Readers may have noticed a new feature on the sidebar — under the blogroll, we’ve got a link to a list of our blogchildren.

What are blogchildren? As noted in the link, they are the “blogs and bloggers who have stated that they were inspired to start blogging after reading Times and Seasons, and/or who have stated that they modeled their blogs (in whole or in part) after T & S.”

Our current list of blogchildren was hastily constructed by Kaimi, based on his recollection of blog statements. It currently contains the following blogs: A Bird’s Eye View, A Motley Vision, By Common Consent, Let Us Reason, Let Your Mind Alone, and Sons of Mosiah.

We would like to make sure we have an accurate and up-to-date list. (We do want to keep up with our kids, after all!) So if your blog isn’t on the list but should be, or if it is on the list but shouldn’t be, please let us know, by e-mail or by comments. Thanks!

12 comments for “It’s 4 p.m. Do you know where your blogchildren are?

  1. Well, I had kind of wanted a blog for a while. There were a few things that contributed to this but I think Times and Seasons was a big one. Mostly I think it was from when I first started reading T&S and thinking “this Nate Oman guy is an ass- but I am entertained by what he writes” and for some strange reason my desire to have a blog was there after sollidified.

    I hope that the previous statement is not viewded as an ad hominem attack, and further that it is understood that I do not in fact think negatively about any of the Times and Seasons contributors.

  2. You just think that I am an ass. As Dogberry would say, please let it be written down so that it can be remembered in his punishment!

  3. “You just think that I am an ass.”

    So hurry up and post something to entertain us already. We miss having Nate Oman to kick around!

  4. I too have recently launched my own web journal.
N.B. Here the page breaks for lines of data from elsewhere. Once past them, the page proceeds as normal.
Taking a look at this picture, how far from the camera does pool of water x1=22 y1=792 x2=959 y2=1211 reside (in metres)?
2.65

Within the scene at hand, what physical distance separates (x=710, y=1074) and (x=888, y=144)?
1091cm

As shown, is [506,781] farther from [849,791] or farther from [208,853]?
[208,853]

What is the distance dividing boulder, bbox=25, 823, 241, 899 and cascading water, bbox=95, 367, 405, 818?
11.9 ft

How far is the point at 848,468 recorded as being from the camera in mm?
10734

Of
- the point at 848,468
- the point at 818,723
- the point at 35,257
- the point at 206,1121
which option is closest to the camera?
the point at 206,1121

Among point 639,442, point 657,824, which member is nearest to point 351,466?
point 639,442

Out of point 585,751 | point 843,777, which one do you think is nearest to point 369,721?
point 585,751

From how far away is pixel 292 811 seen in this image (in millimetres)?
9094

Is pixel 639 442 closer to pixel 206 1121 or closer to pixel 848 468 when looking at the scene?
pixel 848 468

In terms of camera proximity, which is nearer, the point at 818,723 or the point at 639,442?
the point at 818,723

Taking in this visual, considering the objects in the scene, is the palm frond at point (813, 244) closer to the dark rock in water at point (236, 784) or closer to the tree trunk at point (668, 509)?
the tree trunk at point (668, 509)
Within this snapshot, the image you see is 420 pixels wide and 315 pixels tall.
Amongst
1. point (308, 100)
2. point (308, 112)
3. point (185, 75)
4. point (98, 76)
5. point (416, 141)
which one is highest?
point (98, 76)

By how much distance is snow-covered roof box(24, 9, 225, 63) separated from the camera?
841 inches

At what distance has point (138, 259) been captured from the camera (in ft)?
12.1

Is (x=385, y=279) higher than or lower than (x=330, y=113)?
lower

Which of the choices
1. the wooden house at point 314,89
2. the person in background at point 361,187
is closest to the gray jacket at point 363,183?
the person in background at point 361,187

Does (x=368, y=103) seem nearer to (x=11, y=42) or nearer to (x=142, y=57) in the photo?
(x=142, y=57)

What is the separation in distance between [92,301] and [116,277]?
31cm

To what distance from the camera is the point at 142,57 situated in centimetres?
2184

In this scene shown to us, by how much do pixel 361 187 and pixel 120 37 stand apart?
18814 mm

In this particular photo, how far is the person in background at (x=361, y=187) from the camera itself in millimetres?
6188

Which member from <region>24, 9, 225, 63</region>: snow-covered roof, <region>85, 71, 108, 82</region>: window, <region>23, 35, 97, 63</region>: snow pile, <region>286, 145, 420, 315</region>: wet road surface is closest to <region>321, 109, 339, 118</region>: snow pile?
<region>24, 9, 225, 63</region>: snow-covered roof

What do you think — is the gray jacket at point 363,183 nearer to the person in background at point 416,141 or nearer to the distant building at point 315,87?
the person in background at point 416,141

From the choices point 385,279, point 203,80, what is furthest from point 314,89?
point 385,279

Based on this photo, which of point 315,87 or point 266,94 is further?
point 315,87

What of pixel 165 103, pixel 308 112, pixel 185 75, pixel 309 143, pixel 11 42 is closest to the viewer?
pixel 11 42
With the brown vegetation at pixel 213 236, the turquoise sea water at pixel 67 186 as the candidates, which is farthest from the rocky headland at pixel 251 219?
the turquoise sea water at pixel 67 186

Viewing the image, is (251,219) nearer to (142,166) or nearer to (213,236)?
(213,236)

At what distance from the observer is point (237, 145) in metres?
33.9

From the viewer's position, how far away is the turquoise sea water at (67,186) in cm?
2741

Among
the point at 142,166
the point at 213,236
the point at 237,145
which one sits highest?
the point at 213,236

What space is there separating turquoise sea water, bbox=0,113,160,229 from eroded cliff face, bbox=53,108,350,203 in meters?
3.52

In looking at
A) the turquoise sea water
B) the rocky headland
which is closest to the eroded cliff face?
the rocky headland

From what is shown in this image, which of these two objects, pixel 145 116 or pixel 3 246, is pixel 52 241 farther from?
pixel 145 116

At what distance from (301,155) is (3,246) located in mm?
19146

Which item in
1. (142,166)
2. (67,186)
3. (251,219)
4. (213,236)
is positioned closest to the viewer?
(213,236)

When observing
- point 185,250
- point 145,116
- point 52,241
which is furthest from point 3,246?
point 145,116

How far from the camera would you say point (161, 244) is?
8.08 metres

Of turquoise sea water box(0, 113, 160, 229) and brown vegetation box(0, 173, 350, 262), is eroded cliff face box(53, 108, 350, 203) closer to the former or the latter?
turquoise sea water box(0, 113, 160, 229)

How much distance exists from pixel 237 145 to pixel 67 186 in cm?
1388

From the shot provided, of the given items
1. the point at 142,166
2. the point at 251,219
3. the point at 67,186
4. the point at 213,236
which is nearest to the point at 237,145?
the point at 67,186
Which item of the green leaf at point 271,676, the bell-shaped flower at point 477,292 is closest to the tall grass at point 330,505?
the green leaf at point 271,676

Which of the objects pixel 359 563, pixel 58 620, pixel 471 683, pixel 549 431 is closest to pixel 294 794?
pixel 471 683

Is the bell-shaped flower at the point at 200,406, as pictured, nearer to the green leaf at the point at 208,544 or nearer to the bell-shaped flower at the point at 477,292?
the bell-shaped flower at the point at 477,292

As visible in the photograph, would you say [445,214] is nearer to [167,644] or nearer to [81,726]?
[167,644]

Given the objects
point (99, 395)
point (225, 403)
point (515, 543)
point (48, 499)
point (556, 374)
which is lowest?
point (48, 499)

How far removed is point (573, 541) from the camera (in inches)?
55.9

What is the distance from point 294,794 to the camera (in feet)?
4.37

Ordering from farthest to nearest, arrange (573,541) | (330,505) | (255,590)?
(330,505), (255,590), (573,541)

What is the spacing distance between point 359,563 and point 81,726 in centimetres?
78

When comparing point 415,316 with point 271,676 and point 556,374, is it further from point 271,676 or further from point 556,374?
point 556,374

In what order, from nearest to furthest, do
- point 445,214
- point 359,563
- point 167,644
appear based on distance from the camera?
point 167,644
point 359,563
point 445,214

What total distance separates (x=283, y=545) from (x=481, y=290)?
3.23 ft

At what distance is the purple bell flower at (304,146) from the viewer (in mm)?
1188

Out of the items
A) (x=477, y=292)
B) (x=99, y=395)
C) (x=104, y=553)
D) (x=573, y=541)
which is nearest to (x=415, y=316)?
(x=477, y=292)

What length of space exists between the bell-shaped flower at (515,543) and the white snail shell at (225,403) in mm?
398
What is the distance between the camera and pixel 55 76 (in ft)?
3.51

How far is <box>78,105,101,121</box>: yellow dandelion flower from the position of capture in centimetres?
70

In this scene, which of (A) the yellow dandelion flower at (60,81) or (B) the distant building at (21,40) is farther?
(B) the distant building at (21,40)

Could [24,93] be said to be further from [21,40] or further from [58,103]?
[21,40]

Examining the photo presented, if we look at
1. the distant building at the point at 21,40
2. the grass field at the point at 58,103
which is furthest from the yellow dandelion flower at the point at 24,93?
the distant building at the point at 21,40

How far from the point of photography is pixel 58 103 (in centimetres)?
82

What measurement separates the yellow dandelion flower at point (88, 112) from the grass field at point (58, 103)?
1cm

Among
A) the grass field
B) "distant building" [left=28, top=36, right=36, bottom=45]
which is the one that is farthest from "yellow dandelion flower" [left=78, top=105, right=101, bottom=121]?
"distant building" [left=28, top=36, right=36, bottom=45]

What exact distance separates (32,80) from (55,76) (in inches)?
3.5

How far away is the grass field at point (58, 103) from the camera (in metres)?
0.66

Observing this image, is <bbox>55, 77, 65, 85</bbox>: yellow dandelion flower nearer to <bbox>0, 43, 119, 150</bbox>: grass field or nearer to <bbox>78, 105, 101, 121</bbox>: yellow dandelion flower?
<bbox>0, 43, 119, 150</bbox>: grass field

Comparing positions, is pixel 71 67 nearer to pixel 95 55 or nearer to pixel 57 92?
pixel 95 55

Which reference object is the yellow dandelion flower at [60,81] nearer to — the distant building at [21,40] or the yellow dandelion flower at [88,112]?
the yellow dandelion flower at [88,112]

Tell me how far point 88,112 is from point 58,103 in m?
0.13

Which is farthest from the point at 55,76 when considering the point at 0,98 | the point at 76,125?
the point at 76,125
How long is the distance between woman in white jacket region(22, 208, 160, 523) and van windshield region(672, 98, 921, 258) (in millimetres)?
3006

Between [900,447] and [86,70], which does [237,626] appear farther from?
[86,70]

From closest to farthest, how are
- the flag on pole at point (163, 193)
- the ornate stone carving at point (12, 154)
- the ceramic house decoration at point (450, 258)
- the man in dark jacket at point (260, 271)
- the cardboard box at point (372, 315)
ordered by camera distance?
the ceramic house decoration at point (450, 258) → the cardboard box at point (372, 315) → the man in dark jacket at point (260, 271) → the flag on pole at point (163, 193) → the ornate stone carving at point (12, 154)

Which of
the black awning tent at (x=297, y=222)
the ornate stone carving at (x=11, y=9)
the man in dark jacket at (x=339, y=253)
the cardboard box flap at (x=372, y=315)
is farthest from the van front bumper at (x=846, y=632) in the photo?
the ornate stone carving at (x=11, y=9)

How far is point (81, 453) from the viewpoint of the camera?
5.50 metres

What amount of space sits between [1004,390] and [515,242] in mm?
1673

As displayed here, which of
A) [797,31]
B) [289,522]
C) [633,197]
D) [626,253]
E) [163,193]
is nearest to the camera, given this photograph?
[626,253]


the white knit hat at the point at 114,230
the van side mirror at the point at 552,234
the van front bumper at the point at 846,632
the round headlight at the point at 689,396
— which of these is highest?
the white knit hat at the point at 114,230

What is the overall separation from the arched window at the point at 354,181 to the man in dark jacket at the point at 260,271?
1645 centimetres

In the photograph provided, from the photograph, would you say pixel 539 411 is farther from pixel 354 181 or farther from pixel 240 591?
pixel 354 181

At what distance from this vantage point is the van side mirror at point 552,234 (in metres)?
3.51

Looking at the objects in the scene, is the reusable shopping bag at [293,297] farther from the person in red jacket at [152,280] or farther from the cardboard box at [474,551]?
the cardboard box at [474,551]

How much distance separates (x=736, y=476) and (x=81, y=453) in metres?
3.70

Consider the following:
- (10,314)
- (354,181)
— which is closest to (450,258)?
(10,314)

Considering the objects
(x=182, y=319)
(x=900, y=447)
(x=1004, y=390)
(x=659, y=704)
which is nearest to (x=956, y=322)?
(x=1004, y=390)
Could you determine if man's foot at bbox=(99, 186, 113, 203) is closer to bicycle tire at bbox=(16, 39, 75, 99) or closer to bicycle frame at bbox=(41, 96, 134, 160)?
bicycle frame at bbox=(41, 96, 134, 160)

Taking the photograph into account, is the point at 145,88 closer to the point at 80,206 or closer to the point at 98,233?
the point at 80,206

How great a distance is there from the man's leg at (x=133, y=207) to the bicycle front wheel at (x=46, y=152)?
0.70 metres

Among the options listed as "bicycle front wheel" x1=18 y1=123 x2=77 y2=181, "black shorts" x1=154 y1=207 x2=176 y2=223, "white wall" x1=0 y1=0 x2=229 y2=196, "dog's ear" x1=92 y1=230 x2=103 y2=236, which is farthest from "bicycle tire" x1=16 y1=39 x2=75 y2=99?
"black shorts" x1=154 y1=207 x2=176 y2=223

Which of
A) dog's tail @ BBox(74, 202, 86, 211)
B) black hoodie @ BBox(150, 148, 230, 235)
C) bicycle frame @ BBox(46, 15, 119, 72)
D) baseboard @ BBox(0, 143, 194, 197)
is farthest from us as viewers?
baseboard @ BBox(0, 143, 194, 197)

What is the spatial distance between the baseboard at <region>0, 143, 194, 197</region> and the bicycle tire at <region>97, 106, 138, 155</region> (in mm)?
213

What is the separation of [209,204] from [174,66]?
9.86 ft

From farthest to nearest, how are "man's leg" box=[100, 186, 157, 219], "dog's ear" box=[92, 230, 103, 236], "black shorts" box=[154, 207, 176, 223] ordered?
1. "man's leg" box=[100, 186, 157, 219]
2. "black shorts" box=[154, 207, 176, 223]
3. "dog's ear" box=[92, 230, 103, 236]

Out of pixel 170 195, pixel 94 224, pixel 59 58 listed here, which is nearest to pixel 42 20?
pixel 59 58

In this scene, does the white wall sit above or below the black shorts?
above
I would definitely say that T&S drummed up my interest in the bloggernacle.

  5. I am a son of David Sunderwall. Well, sort of. I was blogging before I came across his blog. However, it was his blog that made me want to blog about LDS topics, which of late I seem to have been doing less of.

  6. I started blogging before T&S was around. However, some (emphasis on some) of the posts and comments at T&S are comparable to the derision expressed in blogs that did prompt me to start blogging. They weren’t Mormon blogs. Actually, one’s an ex-mo and the others are libertarian. Let that not be read as an attack on T&S as a whole, just disenchantment with some of the material.